Re: Logic in switch product names?

2810 is L2 only which was a bit a surprise for me too when it came out considering that the original 2800 supported at least a few static routes.

L2-L3 routing performance, is meant to be the same with all ProCurve routing-switches since this is performed in hardware within the ASIC.

For the age question, it does hold true in the family type of sense: e.g. 2600>2610, 2800>2810, 5300>5400.
RicN
Valued Contributor

Re: Logic in switch product names?


Thanks again for your answers!

>For the age question, it does hold true in
>the family type of sense: e.g. 2600>2610,
>2800>2810, 5300>5400.

But you could not be sure that, for example, the 5400 model is newer than the 2610?

Do you know if there is any "time line" available somewhere with the switchmodels and the year of release?

(I am trying to get a overview of the Procurve products and it is interesting to know approximatly which models are the oldest / newest.)
Matt Hobbs
Honored Contributor

Re: Logic in switch product names?

2610 is actually newer than the 5400, but it's in a different class of switch so newer doesn't mean better!

I agree a good time line of product release would help.
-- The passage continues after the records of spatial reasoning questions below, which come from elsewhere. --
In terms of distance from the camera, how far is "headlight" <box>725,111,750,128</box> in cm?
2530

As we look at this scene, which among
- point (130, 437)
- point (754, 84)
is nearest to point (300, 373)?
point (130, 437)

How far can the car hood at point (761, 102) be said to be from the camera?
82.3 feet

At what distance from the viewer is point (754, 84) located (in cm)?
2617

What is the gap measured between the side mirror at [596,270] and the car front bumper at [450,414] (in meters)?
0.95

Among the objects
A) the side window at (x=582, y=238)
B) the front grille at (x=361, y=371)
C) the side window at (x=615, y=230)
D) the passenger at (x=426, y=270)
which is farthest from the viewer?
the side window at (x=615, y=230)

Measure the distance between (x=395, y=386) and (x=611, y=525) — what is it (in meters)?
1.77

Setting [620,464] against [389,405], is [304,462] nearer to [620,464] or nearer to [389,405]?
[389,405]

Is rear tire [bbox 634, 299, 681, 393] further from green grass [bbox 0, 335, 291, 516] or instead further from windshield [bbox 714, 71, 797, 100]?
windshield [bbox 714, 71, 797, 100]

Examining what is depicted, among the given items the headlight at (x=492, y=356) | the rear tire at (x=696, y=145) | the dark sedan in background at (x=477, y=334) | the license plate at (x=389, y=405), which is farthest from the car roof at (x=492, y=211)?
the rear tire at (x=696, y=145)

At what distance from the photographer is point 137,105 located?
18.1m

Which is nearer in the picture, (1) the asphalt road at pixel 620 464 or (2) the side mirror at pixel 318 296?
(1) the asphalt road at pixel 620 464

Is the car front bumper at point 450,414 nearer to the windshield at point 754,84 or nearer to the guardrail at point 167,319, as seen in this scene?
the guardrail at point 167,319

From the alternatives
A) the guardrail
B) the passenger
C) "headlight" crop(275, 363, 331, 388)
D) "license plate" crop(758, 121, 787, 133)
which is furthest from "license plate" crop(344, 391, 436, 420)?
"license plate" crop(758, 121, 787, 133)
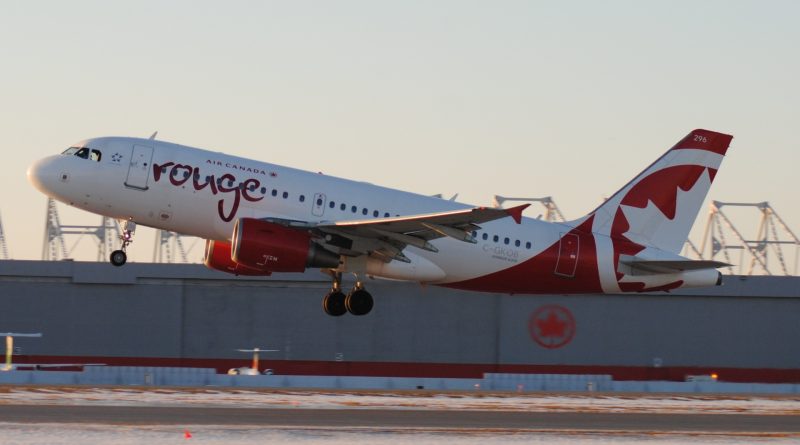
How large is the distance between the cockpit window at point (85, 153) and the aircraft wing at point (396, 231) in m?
6.18

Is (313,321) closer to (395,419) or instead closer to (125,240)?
(125,240)

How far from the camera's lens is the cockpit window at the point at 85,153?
42.6 meters

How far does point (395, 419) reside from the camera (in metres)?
37.9

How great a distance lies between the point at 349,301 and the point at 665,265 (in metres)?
11.7

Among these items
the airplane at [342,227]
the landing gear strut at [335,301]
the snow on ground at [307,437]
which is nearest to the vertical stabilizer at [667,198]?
the airplane at [342,227]

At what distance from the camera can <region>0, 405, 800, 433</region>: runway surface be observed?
35719 millimetres

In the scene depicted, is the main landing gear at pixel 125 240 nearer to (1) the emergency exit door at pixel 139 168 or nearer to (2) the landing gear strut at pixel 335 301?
(1) the emergency exit door at pixel 139 168

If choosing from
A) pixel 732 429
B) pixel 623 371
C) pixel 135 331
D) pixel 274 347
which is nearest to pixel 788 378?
pixel 623 371

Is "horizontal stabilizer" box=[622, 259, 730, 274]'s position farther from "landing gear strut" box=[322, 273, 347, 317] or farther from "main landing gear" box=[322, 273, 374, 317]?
"landing gear strut" box=[322, 273, 347, 317]

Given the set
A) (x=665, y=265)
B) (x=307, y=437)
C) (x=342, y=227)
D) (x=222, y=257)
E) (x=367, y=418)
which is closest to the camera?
(x=307, y=437)

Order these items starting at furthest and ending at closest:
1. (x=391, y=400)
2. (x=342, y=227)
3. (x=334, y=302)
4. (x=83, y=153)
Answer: (x=334, y=302)
(x=391, y=400)
(x=83, y=153)
(x=342, y=227)

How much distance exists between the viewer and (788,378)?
85.1 metres

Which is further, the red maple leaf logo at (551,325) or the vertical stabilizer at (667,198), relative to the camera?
the red maple leaf logo at (551,325)

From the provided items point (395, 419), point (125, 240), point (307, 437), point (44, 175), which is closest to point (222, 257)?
point (125, 240)
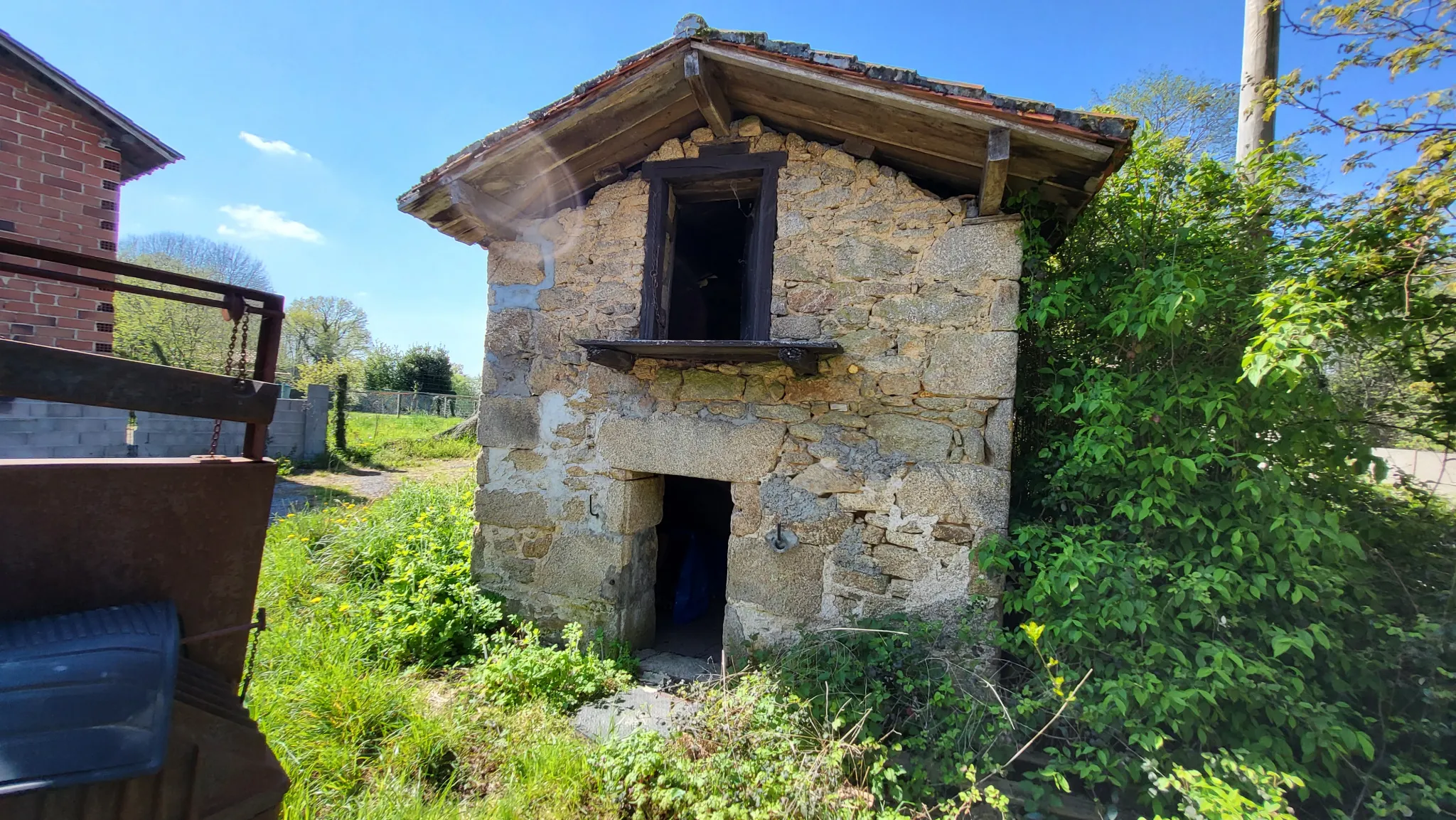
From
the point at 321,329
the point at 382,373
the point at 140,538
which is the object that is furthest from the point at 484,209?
the point at 321,329

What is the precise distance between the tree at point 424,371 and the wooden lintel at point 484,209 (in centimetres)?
2152

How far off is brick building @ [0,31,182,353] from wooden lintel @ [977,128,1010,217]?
26.2 feet

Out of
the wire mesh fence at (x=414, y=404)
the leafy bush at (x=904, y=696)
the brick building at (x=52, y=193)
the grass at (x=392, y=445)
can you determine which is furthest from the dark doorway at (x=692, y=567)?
the wire mesh fence at (x=414, y=404)

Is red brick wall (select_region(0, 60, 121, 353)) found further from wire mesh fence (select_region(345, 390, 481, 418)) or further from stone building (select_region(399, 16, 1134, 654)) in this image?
wire mesh fence (select_region(345, 390, 481, 418))

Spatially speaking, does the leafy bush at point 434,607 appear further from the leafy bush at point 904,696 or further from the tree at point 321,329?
the tree at point 321,329

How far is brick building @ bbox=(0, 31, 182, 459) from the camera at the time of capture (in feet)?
16.0

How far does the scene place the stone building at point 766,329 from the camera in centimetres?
292

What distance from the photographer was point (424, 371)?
22906 millimetres

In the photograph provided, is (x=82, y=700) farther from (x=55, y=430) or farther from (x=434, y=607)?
(x=55, y=430)

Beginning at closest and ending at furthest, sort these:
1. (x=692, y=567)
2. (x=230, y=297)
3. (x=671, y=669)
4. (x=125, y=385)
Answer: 1. (x=125, y=385)
2. (x=230, y=297)
3. (x=671, y=669)
4. (x=692, y=567)

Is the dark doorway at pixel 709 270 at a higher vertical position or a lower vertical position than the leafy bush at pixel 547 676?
higher

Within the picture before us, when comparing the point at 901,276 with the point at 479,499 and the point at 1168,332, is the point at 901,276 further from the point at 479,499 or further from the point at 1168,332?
the point at 479,499

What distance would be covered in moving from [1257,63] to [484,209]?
5.46 meters

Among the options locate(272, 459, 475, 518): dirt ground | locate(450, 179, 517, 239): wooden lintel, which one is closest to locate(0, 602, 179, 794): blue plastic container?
locate(450, 179, 517, 239): wooden lintel
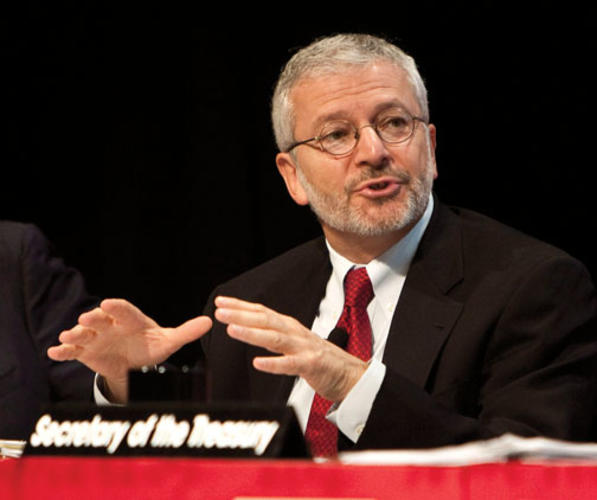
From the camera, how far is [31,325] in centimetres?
248

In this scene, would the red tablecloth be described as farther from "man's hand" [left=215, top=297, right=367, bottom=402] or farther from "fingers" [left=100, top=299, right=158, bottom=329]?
"fingers" [left=100, top=299, right=158, bottom=329]

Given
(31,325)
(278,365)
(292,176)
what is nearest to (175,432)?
(278,365)

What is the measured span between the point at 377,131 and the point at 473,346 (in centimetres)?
57

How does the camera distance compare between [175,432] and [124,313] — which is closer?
[175,432]

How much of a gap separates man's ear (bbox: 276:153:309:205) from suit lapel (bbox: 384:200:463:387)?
39cm

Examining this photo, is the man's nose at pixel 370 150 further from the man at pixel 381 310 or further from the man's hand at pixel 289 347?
the man's hand at pixel 289 347

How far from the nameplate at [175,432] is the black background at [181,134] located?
196 cm

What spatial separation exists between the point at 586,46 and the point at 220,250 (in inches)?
51.5

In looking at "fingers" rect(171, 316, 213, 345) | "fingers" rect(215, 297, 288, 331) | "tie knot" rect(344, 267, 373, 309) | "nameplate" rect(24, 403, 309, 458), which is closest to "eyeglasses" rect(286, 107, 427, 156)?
"tie knot" rect(344, 267, 373, 309)

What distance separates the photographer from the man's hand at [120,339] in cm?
163

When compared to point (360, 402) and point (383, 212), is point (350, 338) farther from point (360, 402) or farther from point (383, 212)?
point (360, 402)

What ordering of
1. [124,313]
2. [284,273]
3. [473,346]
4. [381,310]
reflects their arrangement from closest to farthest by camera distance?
[124,313] → [473,346] → [381,310] → [284,273]

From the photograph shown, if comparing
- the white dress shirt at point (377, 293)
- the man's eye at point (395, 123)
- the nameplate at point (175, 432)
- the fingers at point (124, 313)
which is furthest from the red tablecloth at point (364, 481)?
the man's eye at point (395, 123)

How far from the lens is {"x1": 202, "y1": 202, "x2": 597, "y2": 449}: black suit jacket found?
1.53m
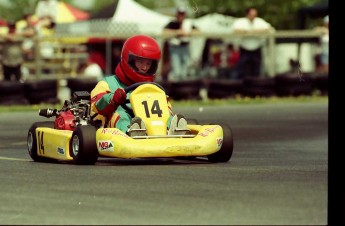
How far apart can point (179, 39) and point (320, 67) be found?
4.27 meters

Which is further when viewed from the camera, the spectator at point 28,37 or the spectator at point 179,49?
the spectator at point 179,49

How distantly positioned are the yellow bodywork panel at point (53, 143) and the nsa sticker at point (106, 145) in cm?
49

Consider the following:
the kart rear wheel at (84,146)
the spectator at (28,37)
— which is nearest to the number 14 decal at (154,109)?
the kart rear wheel at (84,146)

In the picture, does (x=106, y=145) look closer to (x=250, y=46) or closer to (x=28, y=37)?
(x=28, y=37)

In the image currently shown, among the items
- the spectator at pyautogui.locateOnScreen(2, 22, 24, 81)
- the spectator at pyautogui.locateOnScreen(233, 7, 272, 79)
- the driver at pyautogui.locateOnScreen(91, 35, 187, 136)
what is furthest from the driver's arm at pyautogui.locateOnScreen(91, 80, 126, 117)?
the spectator at pyautogui.locateOnScreen(233, 7, 272, 79)

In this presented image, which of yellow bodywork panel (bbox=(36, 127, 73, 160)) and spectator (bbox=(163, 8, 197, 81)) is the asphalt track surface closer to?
yellow bodywork panel (bbox=(36, 127, 73, 160))

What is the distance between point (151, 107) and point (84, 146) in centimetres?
82

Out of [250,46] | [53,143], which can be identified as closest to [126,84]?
[53,143]

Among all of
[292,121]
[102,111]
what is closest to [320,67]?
[292,121]

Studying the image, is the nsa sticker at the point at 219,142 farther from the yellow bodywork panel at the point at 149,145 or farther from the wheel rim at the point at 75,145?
the wheel rim at the point at 75,145

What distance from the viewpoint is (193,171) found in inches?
388

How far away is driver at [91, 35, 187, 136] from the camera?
10867mm

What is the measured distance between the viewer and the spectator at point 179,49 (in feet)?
78.4

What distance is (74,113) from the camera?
11.7 metres
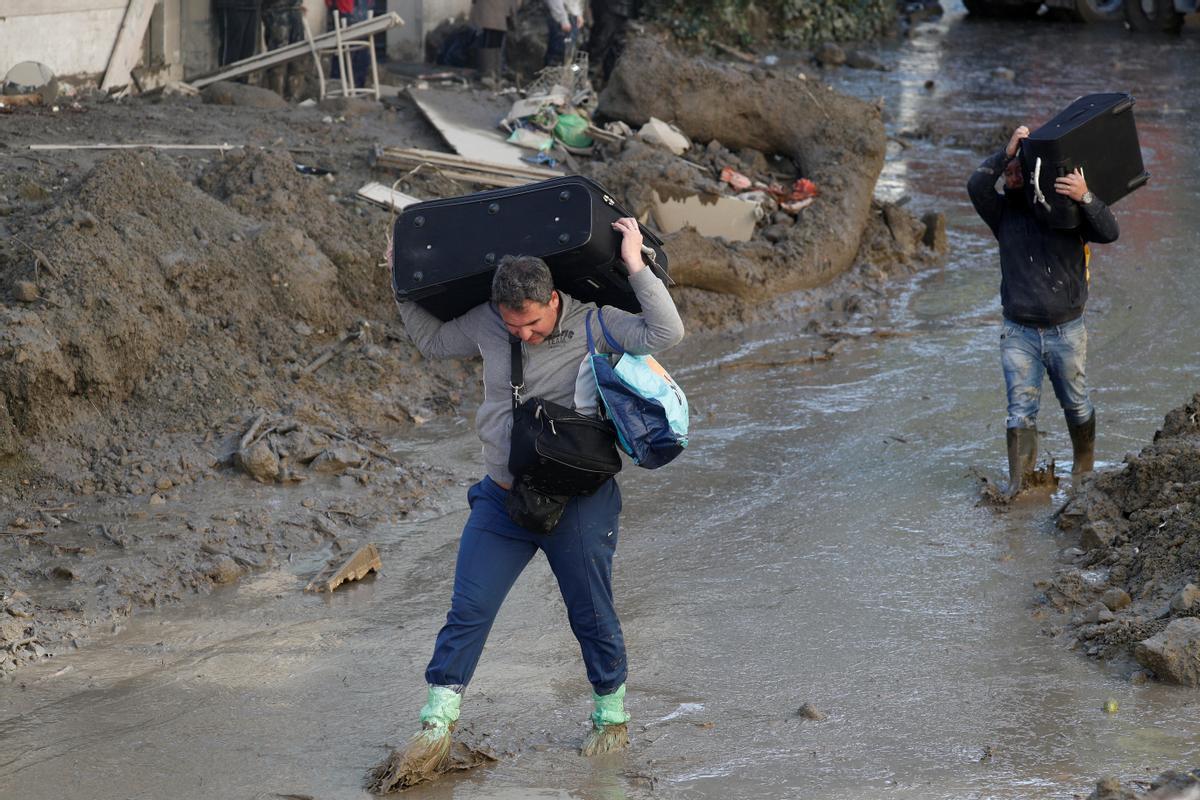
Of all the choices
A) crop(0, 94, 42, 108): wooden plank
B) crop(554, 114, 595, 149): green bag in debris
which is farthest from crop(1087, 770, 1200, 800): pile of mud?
crop(0, 94, 42, 108): wooden plank

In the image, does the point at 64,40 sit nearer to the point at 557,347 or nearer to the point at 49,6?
the point at 49,6

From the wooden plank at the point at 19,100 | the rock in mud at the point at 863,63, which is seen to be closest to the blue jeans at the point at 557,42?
the wooden plank at the point at 19,100

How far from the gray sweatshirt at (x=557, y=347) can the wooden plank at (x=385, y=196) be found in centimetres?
514

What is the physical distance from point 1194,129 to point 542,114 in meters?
9.33

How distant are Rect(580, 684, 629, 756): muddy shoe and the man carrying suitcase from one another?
7cm

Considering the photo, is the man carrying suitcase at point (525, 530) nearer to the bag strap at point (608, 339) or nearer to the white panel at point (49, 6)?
the bag strap at point (608, 339)

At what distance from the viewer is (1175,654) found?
192 inches

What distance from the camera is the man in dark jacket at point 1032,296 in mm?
6578

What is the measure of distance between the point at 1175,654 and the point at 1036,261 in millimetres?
2375

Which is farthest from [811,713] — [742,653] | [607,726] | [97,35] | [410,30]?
[410,30]

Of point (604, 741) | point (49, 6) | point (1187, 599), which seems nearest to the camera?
point (604, 741)

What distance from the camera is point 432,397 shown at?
845 cm

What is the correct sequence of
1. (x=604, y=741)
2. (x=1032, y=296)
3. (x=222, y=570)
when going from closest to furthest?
(x=604, y=741) → (x=222, y=570) → (x=1032, y=296)

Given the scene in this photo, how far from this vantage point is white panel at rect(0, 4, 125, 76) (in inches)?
451
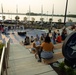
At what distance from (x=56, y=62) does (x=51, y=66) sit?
0.47 meters

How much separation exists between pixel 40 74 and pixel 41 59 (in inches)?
55.2

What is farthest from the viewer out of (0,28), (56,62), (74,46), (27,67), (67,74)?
(0,28)

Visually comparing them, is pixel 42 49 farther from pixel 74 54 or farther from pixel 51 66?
pixel 74 54

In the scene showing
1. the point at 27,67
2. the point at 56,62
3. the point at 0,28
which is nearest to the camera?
the point at 27,67

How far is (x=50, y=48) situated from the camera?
556 cm

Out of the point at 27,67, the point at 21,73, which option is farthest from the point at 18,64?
the point at 21,73

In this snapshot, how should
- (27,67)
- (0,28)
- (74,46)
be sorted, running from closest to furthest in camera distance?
(74,46) → (27,67) → (0,28)

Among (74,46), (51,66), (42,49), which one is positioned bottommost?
(51,66)

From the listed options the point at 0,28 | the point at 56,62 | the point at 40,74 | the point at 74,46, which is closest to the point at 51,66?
the point at 56,62

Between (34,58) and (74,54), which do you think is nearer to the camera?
(74,54)

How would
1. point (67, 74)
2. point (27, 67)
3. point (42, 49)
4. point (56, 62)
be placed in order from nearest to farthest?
1. point (67, 74)
2. point (27, 67)
3. point (56, 62)
4. point (42, 49)

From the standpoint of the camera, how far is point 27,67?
184 inches

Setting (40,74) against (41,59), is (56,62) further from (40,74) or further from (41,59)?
(40,74)

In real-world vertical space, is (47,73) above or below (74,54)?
below
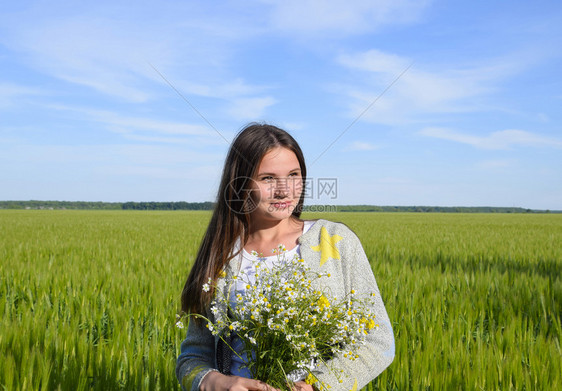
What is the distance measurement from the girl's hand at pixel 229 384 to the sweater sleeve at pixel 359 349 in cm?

Good idea for the ProCurve wiki... Apart from that you can only guy by the numbers within the switch class.

e.g.
2600 is older than the 2610
2800 is older than the 2810
3400 is older than the 3500
5300 is older than the 5400

SCOOTER
Esteemed Contributor

Re: Logic in switch product names?

Hi Matt,

Almost, this does not hold up for the 25xx series although if you see the 25xx series and the 2510 series apart..
Matt Hobbs
Honored Contributor

Re: Logic in switch product names?

What do you mean? The 2510 is newer than the 2512/2524's...
SCOOTER
Esteemed Contributor

Re: Logic in switch product names?

That's true since they are 2 different series (2500- 2510-series).

However if you go by 25xx then the 12/24 represent higher values then the 10.

The explenation is that ProCurve went from the 2 last digits representing the number of ports to representing the series and adding the -24 as number of ports and letter G with the extention if Gigibit.

Quote: "Does the first two digits in the name has any meaning? Like 25xx, 26xx, 53xx and so on?"

So today the last 2 digits can mean the series or the number of ports.


SCOOTER
Esteemed Contributor

Re: Logic in switch product names?

Oh yeah and the 8000M and 4000M are the same family but the 4000M is 1 month younger.

8000M June 1st 1998 and the 4000M July 1st on SA.